* _What to work on_: Locate each line in the items below that contains the word "blazer", matching case exactly, and copy those lines.

Stored data
▼
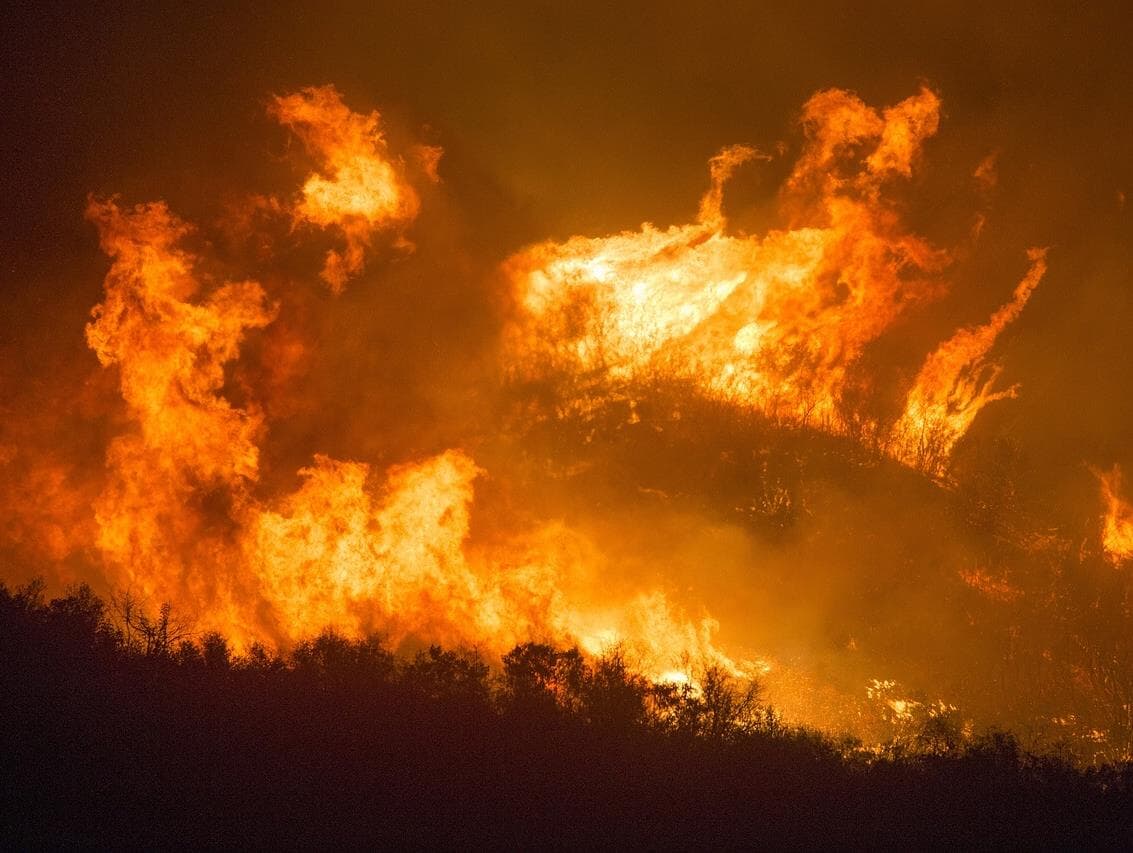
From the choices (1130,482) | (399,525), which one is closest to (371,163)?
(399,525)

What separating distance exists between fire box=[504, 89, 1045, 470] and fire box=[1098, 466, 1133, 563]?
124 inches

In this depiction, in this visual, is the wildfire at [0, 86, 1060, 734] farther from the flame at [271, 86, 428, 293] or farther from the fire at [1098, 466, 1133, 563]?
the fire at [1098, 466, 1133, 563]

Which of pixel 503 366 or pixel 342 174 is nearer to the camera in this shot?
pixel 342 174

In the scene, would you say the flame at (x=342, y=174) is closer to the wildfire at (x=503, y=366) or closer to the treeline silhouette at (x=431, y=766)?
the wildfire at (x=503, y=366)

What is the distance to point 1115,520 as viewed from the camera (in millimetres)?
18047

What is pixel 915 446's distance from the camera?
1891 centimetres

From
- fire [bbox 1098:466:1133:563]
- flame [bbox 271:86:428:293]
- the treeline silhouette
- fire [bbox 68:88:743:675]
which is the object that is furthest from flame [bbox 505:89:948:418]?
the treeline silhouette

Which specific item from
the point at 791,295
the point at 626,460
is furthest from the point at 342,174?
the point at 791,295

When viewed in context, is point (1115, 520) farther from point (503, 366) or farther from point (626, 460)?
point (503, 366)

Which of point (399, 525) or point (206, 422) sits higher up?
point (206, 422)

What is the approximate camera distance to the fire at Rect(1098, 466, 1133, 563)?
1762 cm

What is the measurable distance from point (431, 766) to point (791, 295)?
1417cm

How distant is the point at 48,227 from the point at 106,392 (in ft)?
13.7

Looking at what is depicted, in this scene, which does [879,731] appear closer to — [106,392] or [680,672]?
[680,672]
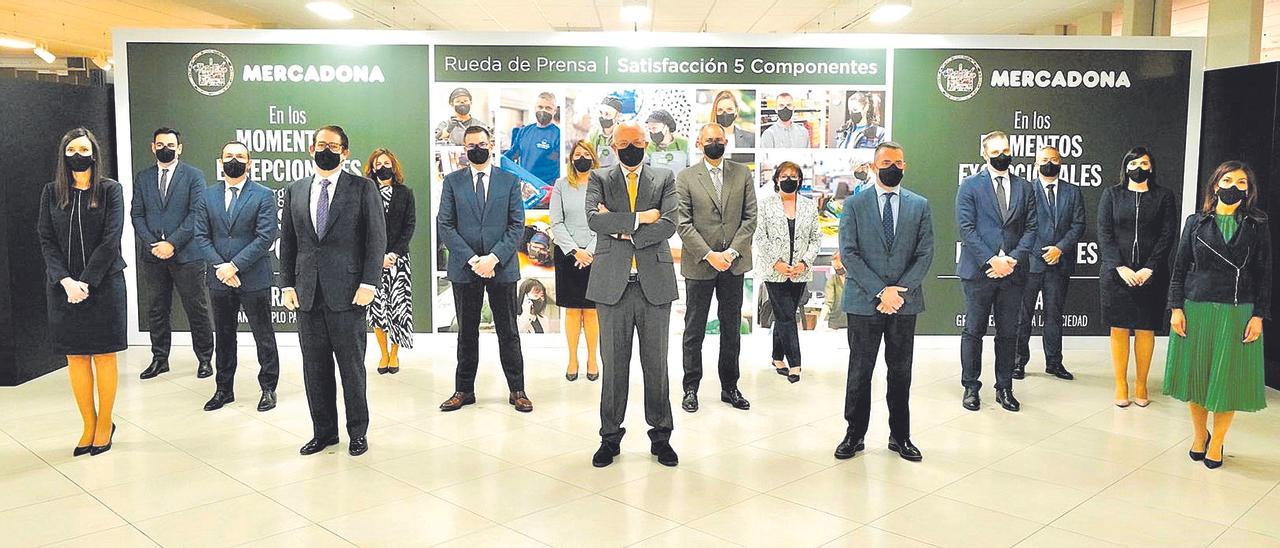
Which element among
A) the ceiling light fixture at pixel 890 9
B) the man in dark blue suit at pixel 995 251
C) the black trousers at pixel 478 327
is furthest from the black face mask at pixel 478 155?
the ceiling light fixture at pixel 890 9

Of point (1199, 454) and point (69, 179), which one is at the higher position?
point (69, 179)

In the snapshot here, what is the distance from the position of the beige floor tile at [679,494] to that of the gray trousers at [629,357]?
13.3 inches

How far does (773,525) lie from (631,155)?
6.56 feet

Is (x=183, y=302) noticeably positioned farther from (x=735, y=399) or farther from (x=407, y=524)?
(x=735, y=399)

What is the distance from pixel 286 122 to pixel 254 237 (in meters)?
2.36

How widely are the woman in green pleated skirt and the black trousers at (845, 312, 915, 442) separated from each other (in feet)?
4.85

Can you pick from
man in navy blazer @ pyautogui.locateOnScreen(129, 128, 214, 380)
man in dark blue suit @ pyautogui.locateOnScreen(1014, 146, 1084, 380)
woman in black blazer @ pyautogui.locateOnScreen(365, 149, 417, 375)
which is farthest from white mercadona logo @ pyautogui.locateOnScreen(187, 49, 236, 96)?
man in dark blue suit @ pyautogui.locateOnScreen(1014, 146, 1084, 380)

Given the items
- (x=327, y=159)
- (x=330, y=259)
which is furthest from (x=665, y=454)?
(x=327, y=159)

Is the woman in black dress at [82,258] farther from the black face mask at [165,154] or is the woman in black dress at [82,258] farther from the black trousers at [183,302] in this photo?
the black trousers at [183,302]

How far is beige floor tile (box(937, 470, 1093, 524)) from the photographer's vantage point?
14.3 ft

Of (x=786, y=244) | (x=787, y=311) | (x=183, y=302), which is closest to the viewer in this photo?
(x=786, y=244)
▲
▼
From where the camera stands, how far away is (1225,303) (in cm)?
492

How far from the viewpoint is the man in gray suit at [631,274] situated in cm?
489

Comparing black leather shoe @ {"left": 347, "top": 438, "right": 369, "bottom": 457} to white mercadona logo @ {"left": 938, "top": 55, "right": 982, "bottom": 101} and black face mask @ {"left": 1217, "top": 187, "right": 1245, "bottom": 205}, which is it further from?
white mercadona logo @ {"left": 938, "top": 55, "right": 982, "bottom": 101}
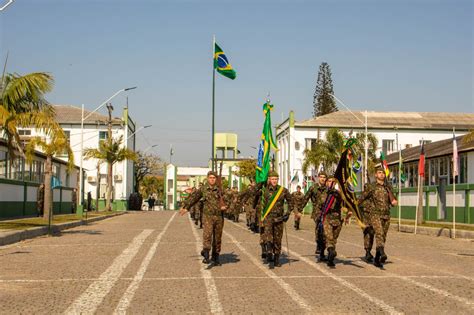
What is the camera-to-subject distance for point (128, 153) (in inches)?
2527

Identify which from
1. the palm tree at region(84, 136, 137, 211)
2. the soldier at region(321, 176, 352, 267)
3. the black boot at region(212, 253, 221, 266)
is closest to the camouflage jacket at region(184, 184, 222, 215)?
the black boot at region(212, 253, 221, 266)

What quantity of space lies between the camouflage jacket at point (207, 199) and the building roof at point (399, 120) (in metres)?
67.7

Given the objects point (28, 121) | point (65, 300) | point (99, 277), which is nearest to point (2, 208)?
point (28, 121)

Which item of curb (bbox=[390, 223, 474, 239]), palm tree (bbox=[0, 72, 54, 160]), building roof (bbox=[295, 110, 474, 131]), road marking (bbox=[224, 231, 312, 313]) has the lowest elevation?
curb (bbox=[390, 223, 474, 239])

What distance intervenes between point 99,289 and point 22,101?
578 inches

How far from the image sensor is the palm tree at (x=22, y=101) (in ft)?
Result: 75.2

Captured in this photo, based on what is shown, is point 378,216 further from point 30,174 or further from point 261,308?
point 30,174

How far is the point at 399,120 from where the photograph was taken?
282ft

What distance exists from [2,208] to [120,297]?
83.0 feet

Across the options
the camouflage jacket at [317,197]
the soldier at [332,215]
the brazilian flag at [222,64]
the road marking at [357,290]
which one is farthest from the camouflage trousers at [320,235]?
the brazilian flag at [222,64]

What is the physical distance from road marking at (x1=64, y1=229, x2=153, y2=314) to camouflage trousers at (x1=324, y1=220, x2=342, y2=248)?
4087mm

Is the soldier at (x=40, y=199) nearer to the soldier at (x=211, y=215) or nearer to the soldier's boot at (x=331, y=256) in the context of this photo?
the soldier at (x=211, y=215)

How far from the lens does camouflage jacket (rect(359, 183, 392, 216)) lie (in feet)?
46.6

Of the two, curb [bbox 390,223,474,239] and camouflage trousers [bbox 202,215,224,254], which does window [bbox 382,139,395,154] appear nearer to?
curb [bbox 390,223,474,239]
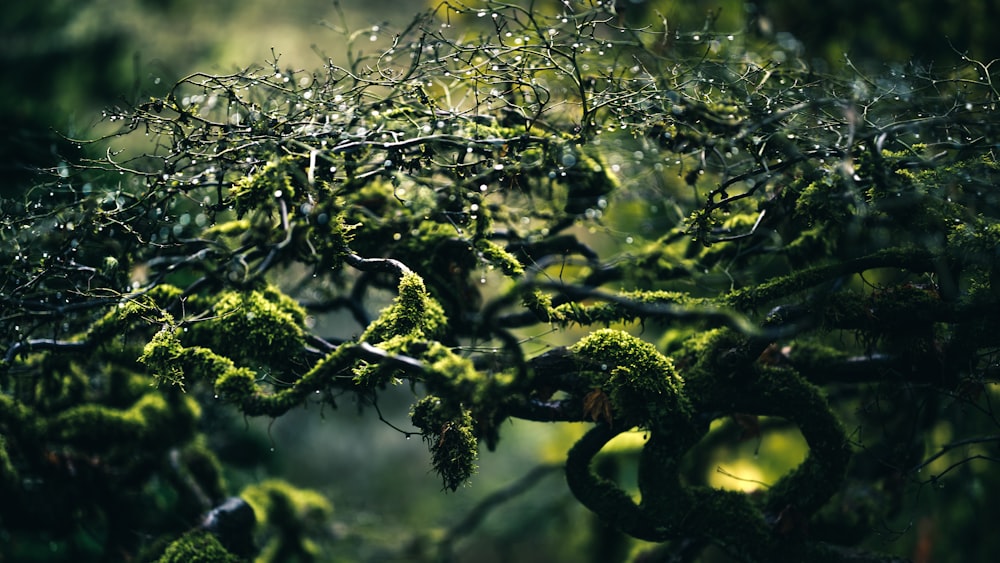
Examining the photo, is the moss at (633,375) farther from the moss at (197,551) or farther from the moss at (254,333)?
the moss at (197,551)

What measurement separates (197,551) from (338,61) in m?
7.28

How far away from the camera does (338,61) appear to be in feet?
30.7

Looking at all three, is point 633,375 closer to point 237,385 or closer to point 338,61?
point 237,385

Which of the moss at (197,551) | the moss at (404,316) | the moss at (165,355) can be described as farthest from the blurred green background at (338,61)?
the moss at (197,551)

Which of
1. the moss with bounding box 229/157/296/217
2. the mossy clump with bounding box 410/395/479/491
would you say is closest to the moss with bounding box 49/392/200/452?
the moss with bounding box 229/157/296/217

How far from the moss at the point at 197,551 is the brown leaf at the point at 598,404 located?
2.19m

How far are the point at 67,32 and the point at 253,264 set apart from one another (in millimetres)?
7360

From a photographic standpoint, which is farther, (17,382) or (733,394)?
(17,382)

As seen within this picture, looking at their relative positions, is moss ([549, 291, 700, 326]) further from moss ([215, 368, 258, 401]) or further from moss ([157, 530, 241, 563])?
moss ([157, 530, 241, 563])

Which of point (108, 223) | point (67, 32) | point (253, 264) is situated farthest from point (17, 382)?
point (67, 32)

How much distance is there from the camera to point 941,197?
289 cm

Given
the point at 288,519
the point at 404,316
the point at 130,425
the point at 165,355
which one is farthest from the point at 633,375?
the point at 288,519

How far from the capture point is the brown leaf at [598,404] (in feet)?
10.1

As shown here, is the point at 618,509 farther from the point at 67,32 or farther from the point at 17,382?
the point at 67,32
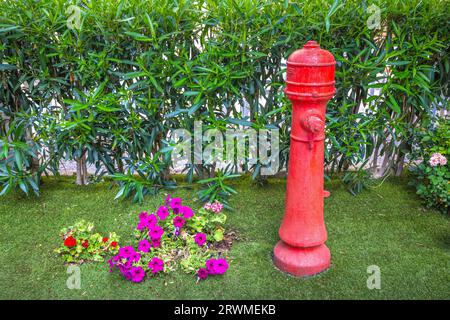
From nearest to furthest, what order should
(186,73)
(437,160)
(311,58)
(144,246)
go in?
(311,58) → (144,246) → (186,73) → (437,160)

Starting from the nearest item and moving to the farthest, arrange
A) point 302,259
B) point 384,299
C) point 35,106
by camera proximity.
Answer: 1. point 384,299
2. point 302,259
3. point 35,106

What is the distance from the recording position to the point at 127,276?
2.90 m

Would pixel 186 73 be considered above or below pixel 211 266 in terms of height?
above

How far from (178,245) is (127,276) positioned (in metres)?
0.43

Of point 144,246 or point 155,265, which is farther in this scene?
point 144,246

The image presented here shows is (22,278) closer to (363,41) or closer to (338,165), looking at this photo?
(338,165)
▲
* _Solution_:
man in navy blazer @ pyautogui.locateOnScreen(129, 128, 214, 380)
woman in black blazer @ pyautogui.locateOnScreen(365, 149, 417, 375)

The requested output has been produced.